(Saved data entries)
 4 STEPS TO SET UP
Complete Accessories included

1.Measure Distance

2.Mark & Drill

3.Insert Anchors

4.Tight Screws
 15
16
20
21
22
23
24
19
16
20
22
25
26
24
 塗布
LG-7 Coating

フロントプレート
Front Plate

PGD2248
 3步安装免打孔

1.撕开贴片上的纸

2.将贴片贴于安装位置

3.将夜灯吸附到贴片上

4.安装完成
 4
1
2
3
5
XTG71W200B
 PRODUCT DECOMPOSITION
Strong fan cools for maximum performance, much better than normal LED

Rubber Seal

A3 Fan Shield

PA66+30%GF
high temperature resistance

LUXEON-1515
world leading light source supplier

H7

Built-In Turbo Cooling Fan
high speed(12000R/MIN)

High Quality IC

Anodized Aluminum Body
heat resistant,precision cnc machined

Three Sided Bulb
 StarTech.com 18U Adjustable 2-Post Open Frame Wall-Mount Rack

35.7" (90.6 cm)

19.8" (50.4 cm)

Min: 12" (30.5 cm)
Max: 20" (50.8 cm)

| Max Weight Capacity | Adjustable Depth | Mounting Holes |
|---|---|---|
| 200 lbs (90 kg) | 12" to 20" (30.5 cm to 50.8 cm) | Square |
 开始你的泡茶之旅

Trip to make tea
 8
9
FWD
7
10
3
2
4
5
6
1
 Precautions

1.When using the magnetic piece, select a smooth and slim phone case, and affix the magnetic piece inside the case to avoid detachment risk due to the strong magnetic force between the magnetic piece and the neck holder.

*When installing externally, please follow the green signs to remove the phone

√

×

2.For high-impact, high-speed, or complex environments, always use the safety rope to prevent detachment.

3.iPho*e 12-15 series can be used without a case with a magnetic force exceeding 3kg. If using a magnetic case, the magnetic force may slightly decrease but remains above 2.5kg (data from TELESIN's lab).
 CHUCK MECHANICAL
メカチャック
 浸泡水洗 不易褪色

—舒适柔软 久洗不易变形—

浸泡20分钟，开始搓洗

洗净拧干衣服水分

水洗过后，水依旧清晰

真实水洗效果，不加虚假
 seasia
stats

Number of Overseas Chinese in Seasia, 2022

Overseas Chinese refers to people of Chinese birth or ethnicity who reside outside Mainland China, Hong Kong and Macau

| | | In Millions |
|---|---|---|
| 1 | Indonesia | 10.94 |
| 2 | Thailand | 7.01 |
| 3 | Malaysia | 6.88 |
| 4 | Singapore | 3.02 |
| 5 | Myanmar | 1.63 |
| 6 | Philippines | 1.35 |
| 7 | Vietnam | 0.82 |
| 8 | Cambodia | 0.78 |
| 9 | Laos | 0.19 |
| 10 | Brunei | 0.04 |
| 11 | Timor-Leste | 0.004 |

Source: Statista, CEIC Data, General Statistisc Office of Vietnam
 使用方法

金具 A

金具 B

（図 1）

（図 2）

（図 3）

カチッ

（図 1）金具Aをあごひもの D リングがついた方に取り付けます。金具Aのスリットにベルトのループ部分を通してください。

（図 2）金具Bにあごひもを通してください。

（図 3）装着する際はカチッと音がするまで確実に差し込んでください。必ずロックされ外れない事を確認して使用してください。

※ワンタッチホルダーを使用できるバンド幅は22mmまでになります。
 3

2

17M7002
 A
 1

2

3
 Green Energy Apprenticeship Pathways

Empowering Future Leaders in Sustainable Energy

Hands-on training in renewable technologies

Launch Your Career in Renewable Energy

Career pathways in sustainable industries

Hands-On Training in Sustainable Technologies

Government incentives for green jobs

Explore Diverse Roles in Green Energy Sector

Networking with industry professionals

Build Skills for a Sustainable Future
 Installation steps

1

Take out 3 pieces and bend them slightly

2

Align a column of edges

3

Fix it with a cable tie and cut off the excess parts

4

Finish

Your assignment: Consider the entries above and return each line with the string "Hands".

Solution to the exercise:
Hands-on training in renewable technologies
Hands-On Training in Sustainable Technologies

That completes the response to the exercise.